====== Data lines ======

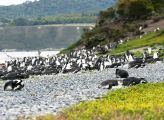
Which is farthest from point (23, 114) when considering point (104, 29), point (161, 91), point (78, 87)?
point (104, 29)

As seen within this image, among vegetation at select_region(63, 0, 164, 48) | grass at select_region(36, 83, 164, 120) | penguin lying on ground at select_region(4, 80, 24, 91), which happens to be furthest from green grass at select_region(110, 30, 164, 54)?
grass at select_region(36, 83, 164, 120)

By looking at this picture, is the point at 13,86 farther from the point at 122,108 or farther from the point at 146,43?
the point at 146,43

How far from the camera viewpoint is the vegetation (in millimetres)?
116750

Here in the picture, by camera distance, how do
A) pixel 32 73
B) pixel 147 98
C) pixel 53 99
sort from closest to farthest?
pixel 147 98
pixel 53 99
pixel 32 73

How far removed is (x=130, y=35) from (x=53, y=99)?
8369 centimetres

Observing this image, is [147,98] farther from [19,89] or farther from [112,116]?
[19,89]

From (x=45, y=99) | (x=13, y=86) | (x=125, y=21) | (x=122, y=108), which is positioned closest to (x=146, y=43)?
(x=125, y=21)

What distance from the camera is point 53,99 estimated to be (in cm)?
3052

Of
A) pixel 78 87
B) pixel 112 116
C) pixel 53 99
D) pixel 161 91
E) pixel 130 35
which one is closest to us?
pixel 112 116

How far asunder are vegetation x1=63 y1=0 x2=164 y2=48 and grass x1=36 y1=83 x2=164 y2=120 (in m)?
83.7

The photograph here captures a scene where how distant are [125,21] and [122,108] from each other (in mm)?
107091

======

--- Exercise requirements ---
Copy every entry above word for word, dropping the picture lines from your copy.

--- Result of this task ---
Which is farthest from point (23, 114) when considering point (104, 29), point (161, 91), point (78, 87)?
point (104, 29)

As seen within this image, among vegetation at select_region(63, 0, 164, 48) | grass at select_region(36, 83, 164, 120) | penguin lying on ground at select_region(4, 80, 24, 91), which happens to be furthest from green grass at select_region(110, 30, 164, 54)?
grass at select_region(36, 83, 164, 120)

By looking at this picture, is the point at 13,86 farther from the point at 122,108 or farther from the point at 146,43?
the point at 146,43

How far from the camera viewpoint is the vegetation (in millimetres)?
116750

Here in the picture, by camera distance, how do
A) pixel 32 73
B) pixel 147 98
C) pixel 53 99
sort from closest to farthest?
pixel 147 98
pixel 53 99
pixel 32 73

How far removed is (x=130, y=35) from (x=53, y=99)?
8369 centimetres

Observing this image, is [147,98] farther from [19,89] or farther from [112,116]?
[19,89]

From (x=45, y=99) | (x=13, y=86) | (x=125, y=21) | (x=122, y=108), which is positioned closest to (x=146, y=43)?
(x=125, y=21)

What distance from the camera is point 53,99 estimated to be (in cm)?
3052

Of
A) pixel 78 87
B) pixel 112 116
C) pixel 53 99
D) pixel 161 91
E) pixel 130 35
which one is closest to us?
pixel 112 116

How far asunder are vegetation x1=63 y1=0 x2=164 y2=48 and grass x1=36 y1=83 x2=164 y2=120 (in m)?
83.7

The photograph here captures a scene where how distant are [125,21] and [122,108] from each other (in mm)?
107091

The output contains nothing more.